The first two activities are about the regulations (a tough word for a seven-year old). Adults might be put off with "thou shall not" but children feel comfortable with rules.
"Hey! We have rules around here... leave everything as you found it, don't feed the wildlife, don't carve your name on a historic cabin
At the end of the booklet, Clingmans Dome at 6,643 ft. is compared with other sites. A big stretch for 7 and 8 year olds - Eiffel Tower (985 ft.), Big Ben at 316 ft. The only height she really understands was a two story house (20 ft.)
Our final stop is at Mingus Mill, a working corn mill with a miller. They grind corn though they don't sell the corn they grind because of health regulations. It'd raining cats and dogs but we persevere. We scramble up to a slave cemetery just before Mingus Creek Trail to see several mounted graves with a stone on either end of the graves to signify the length of the body.
Finally the ceremony.
We traipse into Oconaluftee Visitor Center, soaked but protecting the booklet and get the attention of Range Florie Takaki. Florie is in charge of volunteers so we know each other well.
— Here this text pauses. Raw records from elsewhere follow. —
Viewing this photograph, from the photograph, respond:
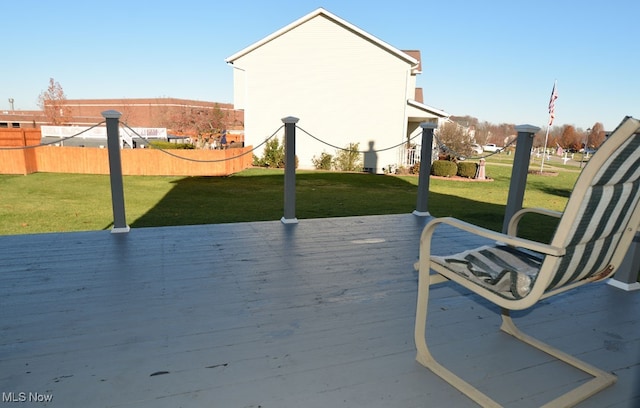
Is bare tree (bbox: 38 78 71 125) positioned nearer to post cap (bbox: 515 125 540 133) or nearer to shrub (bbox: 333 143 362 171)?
shrub (bbox: 333 143 362 171)

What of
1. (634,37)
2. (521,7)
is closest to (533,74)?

She asks Hannah where she lives and what grade she's going into. Then she announces in a loud voice, meant to get the attention of everyone in the Visitor Center.
"We have a special girl about to be sworn in as a Junior Ranger." Hannah is mortified at the attention but Florie puts her arm around her. She asks Hannah to raise her right hand and read the Junior Ranger promise:
As a Junior Ranger, I promise to help protect the plants and animals of the Great Smoky Mountains National Park and keep the air, water and land clean. I will continue to learn more about the park so I can help protect it for all the years to come.
Florie helps Hannah with a couple of hard words. Then she offers Hannah the choice of a pin or badge - a badge of course, which is unique to the park. Florie fills out and signs the certificate with a flourish.
I take a picture of Hannah in a flat hat - a ranger's hat. Maybe one day, Hannah will earn a real hat and badge.